The vRealize Log Insight instance includes a number of VMware content packs, including the Cloud Foundation content pack. For a detailed description of the Cloud Foundation content pack, see SDDC Manager Content Pack. For descriptions of the other installed content packs, use the Content Packs choice from the upper right drop-down menu in the vRealize Log Insight Web interface and select the content pack's name in the list.

Content Pack

Overview

Cloud Foundation

This content pack includes an overview dashboard that gives overall summary views of the data sent by the Cloud Foundation, and also provides detailed views for the various levels of interest, such as rack-level, server-level, switch-level, device-level, and so on.

General

This content pack includes four dashboards, providing generic information about any events being sent to the vRealize Log Insight instance, configured vRealize Log Insight agents, and information discovered by the machine learning capabilities

vSphere

This content pack provides various dashboards and filters to give you insight into the data that is sent by the management and workload domains' vCenter Server instances.

NSX for vSphere

This content pack provides various dashboards and filters to give you insight into the data that is sent by the NSX for vSphere virtual infrastructure in the management and workload domains' vCenter Server instances.

Horizon View

This content pack provides various dashboards and filters to give you insight into the data that is sent by the VDI workload domain's virtual infrastructure. Log information from the VDI workload domain's servers is collected and consolidated.

Virtual SAN

This content pack provides various dashboards and filters to give you insight into the logs that are sent by the management and workload domains' Virtual SAN features.

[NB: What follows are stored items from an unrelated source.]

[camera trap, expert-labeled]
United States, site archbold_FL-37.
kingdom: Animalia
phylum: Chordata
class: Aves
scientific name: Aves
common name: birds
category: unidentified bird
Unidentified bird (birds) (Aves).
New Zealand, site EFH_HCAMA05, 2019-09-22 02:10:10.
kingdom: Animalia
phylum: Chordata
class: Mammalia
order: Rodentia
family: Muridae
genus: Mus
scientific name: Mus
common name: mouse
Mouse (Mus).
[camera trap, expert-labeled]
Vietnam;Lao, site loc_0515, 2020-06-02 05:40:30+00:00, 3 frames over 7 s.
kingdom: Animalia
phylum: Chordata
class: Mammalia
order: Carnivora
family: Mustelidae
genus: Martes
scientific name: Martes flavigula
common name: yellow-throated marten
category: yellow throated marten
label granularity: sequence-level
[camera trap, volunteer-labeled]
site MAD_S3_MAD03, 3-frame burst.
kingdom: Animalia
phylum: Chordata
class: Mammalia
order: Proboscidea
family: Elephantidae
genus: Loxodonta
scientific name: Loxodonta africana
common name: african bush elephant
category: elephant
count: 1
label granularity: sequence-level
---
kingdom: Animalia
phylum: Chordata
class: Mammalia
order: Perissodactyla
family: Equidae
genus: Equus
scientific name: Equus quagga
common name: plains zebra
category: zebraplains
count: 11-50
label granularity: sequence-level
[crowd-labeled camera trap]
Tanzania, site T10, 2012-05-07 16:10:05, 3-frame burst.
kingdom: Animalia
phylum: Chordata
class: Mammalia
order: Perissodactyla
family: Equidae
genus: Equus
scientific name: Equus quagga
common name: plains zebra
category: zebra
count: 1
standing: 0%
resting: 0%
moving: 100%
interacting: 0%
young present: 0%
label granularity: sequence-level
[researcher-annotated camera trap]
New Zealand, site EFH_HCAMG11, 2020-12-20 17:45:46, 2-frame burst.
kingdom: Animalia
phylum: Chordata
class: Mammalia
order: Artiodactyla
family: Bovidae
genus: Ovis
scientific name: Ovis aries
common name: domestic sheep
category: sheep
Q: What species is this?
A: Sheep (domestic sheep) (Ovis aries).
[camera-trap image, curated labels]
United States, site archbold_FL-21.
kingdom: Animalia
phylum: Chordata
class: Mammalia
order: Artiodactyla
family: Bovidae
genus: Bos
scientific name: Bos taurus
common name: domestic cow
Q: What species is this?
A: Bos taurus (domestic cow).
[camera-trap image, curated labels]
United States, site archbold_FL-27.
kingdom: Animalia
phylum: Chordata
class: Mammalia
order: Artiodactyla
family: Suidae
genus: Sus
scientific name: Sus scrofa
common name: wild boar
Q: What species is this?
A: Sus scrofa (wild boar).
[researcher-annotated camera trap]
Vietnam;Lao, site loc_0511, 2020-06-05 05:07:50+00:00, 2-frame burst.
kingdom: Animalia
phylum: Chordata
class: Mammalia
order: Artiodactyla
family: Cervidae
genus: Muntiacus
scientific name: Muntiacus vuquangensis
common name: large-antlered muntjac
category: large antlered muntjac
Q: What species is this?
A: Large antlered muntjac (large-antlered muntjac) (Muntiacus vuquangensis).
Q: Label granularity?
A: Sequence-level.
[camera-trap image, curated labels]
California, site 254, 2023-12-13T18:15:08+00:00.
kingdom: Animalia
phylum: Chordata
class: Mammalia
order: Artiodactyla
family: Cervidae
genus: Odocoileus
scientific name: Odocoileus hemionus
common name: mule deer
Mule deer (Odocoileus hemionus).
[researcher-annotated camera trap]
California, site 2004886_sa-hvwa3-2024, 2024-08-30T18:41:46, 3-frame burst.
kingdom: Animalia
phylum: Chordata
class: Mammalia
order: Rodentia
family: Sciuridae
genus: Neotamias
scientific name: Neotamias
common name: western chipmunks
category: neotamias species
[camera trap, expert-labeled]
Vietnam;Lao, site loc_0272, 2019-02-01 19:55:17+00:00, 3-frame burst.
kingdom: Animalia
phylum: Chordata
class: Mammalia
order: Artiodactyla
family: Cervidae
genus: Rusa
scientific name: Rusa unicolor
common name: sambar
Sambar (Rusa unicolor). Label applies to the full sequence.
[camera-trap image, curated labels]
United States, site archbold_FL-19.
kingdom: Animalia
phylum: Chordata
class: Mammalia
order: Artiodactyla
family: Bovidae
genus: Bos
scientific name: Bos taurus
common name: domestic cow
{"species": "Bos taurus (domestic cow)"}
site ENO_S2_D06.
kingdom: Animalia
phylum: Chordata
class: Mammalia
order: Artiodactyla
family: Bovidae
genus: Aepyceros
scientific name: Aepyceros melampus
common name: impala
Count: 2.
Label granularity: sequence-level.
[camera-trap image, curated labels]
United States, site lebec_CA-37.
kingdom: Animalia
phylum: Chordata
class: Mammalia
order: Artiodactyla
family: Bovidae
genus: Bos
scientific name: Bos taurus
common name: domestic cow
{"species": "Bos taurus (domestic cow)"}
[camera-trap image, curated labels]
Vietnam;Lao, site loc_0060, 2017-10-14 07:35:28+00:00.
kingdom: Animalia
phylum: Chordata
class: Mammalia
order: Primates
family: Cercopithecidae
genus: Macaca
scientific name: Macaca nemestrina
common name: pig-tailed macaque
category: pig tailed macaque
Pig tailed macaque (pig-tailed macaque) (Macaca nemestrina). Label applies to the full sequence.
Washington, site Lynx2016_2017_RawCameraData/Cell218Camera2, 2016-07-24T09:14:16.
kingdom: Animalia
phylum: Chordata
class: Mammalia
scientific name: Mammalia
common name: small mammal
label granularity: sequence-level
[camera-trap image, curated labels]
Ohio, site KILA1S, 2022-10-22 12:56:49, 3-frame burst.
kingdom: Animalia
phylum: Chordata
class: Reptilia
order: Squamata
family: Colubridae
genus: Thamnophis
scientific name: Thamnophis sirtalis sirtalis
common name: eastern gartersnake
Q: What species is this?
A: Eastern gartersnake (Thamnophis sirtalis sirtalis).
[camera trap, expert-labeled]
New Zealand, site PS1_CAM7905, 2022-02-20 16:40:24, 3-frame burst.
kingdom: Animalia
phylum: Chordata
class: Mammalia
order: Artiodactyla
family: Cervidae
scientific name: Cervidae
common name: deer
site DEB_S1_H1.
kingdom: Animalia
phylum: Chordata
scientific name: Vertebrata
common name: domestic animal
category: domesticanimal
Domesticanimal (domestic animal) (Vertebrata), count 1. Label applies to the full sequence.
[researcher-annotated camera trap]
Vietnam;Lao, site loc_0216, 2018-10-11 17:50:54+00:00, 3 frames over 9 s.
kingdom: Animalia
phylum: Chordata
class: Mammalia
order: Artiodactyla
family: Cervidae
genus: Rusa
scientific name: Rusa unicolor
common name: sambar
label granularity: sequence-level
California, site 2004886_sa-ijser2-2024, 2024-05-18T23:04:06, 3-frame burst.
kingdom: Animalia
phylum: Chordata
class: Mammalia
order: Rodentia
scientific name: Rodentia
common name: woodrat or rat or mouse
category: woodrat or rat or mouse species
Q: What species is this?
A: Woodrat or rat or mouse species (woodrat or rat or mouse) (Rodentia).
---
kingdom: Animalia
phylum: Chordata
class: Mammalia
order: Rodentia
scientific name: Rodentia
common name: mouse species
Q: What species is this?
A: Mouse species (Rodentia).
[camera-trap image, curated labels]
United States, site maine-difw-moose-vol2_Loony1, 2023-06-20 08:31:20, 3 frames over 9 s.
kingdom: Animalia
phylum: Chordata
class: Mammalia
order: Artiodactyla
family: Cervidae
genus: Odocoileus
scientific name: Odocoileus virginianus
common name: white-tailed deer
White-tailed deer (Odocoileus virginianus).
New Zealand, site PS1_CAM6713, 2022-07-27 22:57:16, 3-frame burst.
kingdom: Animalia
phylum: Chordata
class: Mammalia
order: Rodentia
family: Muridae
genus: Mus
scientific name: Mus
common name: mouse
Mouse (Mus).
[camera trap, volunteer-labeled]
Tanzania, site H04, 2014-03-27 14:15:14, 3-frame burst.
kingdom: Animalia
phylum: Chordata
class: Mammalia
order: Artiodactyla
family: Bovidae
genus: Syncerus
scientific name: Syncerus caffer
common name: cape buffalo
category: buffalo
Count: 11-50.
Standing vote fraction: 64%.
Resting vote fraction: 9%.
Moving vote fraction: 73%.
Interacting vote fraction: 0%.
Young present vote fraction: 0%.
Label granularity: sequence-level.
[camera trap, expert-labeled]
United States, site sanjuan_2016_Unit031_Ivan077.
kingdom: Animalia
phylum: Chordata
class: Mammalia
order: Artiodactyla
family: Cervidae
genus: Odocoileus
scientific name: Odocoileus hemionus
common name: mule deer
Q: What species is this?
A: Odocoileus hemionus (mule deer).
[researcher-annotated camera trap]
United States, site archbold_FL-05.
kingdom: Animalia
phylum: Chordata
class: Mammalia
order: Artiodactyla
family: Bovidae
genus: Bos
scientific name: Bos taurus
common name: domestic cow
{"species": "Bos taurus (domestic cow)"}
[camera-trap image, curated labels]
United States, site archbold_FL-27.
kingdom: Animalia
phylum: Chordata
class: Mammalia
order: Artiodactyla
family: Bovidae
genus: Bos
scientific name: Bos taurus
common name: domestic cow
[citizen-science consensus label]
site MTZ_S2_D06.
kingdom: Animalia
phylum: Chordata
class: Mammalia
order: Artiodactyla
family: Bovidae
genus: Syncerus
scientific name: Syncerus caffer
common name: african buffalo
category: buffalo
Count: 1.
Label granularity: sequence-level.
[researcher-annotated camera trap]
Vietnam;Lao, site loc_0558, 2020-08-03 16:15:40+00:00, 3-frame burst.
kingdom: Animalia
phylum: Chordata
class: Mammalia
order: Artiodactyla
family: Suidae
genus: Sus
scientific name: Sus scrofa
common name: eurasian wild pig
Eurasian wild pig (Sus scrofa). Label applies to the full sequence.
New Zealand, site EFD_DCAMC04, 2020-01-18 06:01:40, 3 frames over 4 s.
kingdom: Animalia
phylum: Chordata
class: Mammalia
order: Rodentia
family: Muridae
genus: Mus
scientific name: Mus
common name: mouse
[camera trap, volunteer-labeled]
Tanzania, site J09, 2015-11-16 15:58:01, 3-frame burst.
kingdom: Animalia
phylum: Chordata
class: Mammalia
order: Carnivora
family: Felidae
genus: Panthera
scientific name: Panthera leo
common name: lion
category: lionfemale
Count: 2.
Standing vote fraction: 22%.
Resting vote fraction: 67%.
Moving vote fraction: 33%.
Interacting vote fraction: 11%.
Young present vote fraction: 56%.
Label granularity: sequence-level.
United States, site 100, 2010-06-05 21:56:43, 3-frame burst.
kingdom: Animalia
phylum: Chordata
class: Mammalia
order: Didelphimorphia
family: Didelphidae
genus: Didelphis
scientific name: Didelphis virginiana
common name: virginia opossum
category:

To see the dashboards for one of the content packs in the vRealize Log Insight Web interface, select Dashboards and then select the specific content pack in the left hand drop-down menu.

SDDC Manager Content Pack

The SDDC Manager content pack provides graphical summary views for various SDDC Manager events that are sent to vRealize Log Insight. The content pack organizes the views into multiple tabs that display collected information about various aspects of the installation. The top Overview tab includes high-level overview of all events such as count of events by severity, count of events by rack, critical events by server and by switch, server and network events by rack, timeline view of events, audit event summary and so on. The content pack's other tabs provide detailed information about events at the various hardware levels of the installation, such at the rack-level, server-level, switch-level, component-level, and so on. As a result, this set of tabs gives you the ability to get an overall cross-system view using the Overview tab, and then drill-down into the hardware level you are interested in by using the other tabs.

The Audits - Summary tab provides views of the collected audit event data by severity, by system audit event and user audit event, and a timeline view of audit events.